**SHORT TASK**
Count the lines in the material below that contain the word "foot", treating uppercase and lowercase as distinct, and state only the resulting number.

**DATASET ROWS**
____________
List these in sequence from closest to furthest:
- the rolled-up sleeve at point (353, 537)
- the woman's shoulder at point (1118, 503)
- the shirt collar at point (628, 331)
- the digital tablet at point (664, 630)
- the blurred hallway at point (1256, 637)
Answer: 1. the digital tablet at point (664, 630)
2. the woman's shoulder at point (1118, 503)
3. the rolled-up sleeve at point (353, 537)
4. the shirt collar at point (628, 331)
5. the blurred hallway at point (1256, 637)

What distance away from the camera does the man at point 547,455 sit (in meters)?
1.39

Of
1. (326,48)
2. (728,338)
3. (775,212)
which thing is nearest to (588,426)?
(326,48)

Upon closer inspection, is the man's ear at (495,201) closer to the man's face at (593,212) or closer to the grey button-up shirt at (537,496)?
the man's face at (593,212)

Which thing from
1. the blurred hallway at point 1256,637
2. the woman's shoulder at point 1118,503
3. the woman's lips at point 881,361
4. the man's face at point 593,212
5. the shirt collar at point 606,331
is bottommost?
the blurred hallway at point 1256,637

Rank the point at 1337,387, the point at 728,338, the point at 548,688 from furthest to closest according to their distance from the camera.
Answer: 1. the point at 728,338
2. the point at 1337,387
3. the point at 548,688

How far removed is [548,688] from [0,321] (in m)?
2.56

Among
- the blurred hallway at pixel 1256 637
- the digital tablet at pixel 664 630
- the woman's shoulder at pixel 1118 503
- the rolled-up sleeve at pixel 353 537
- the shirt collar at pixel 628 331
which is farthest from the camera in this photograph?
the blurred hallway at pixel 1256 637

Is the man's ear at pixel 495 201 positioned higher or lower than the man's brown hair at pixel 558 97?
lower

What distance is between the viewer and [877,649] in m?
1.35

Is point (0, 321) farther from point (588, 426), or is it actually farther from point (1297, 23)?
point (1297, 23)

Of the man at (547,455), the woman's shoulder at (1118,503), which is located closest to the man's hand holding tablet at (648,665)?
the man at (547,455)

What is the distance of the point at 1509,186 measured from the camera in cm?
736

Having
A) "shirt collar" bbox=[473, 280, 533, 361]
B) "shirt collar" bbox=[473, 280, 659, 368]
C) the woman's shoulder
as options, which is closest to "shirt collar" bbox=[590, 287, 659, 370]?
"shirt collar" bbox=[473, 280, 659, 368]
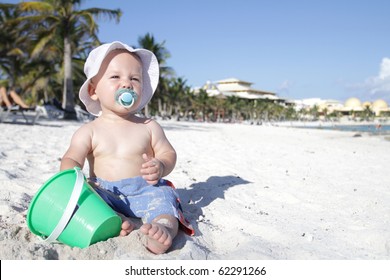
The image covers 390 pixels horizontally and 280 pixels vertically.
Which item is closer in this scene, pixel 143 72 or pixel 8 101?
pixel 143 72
____________
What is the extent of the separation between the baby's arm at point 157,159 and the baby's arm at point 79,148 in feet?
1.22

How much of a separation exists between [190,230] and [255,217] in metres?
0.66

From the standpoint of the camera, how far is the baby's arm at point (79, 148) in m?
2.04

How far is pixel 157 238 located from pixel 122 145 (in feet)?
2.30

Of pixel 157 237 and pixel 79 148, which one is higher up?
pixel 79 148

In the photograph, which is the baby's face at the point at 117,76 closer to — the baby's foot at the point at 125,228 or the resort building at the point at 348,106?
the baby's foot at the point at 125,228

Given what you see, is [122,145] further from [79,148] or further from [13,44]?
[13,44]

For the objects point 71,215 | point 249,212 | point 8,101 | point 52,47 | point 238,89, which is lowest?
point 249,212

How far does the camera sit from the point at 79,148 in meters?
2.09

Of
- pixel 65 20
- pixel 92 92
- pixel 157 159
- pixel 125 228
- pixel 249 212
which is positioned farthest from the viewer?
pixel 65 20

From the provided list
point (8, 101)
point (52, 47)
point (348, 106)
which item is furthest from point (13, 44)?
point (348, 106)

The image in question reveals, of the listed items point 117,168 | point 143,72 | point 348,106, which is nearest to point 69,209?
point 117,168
____________
**RESPONSE**
2